I think of this all the time. What is the relationship between value and relationships? And what is the value of such a relationship?

It seems to me that every relationship is value oriented, even ones we consider absolutely perfect and pure.

Take for instance a mother's undying love for her newborn. She values that newborn for a few reasons. She sees herself in it. She sees pure innocence in it that needs to be protected and nourished. She sees all the potential good (i.e. value) this little child may one day bring to society. She sees her own personal fulfillment in the act of bringing this to fruition, which brings her joy, even amidst all the sacrifices she may have to make for it.

Is any of this selfish or bad? Does it in any way devalue her relationship to the child?

Extrapolate this to other relationships. A perfect friendship, where two people meet together regularly to find out about each other's recent activities, and encourage each other in life's difficulties, and foster one another's growth and good. They each care about the other, ask how the other is doing and what they're thinking and feeling, offer each other consolation, comfort, and help in times of distress or difficulty. Each gets this from the other, mutually beneficial. One may offer it exclusively at one time, the other reciprocates later, not out of obligation, but gratitude and personal desire.

Is this wrong? Is this selfish?
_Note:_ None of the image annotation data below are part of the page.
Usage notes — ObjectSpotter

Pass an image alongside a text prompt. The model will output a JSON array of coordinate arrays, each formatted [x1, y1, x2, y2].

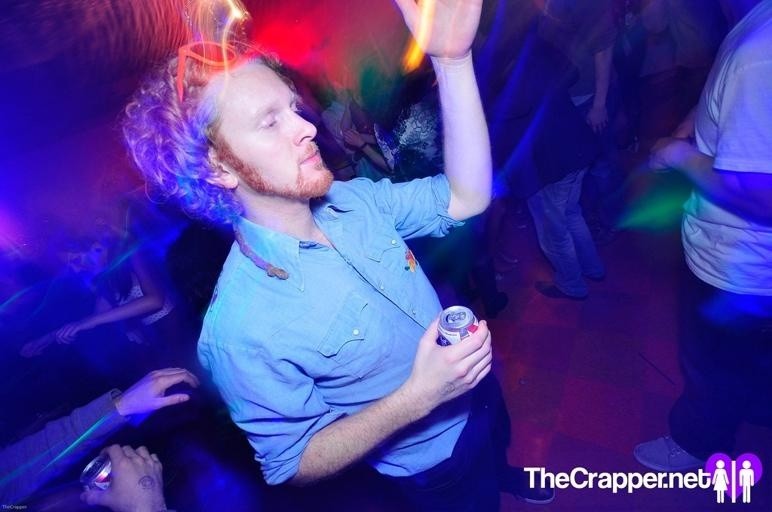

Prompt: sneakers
[[534, 279, 590, 301], [500, 463, 558, 506], [475, 291, 509, 319], [585, 275, 606, 285], [631, 434, 708, 474]]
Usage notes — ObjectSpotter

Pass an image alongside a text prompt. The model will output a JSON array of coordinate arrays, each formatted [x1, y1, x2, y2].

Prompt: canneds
[[79, 457, 113, 495], [437, 304, 478, 346]]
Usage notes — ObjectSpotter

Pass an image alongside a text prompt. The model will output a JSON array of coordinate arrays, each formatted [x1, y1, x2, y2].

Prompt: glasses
[[173, 37, 269, 104]]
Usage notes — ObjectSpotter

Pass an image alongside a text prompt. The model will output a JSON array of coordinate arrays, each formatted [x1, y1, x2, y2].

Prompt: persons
[[18, 226, 180, 358], [0, 365, 200, 511], [120, 0, 557, 511], [274, 2, 770, 475]]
Is this bad?

Underqualified|1 month ago

Many years ago I read the classic 'How to win friends and influence people' and I was just hit with, according to that book, how little people actually care about other people and how fundamentally lonely our existence is.

I don't think that was the message the book was trying to give, but that's what I got out of it.

So yes, people will wonder, subconsciously or not, what's in it for them. If you can give status or if you are naturally entertaining, this might all seem a little less obvious.

unsupp0rted|1 month ago

You have to provide value.

Unless you are pretty and young, nobody will automatically want to be around you unless you’re providing value.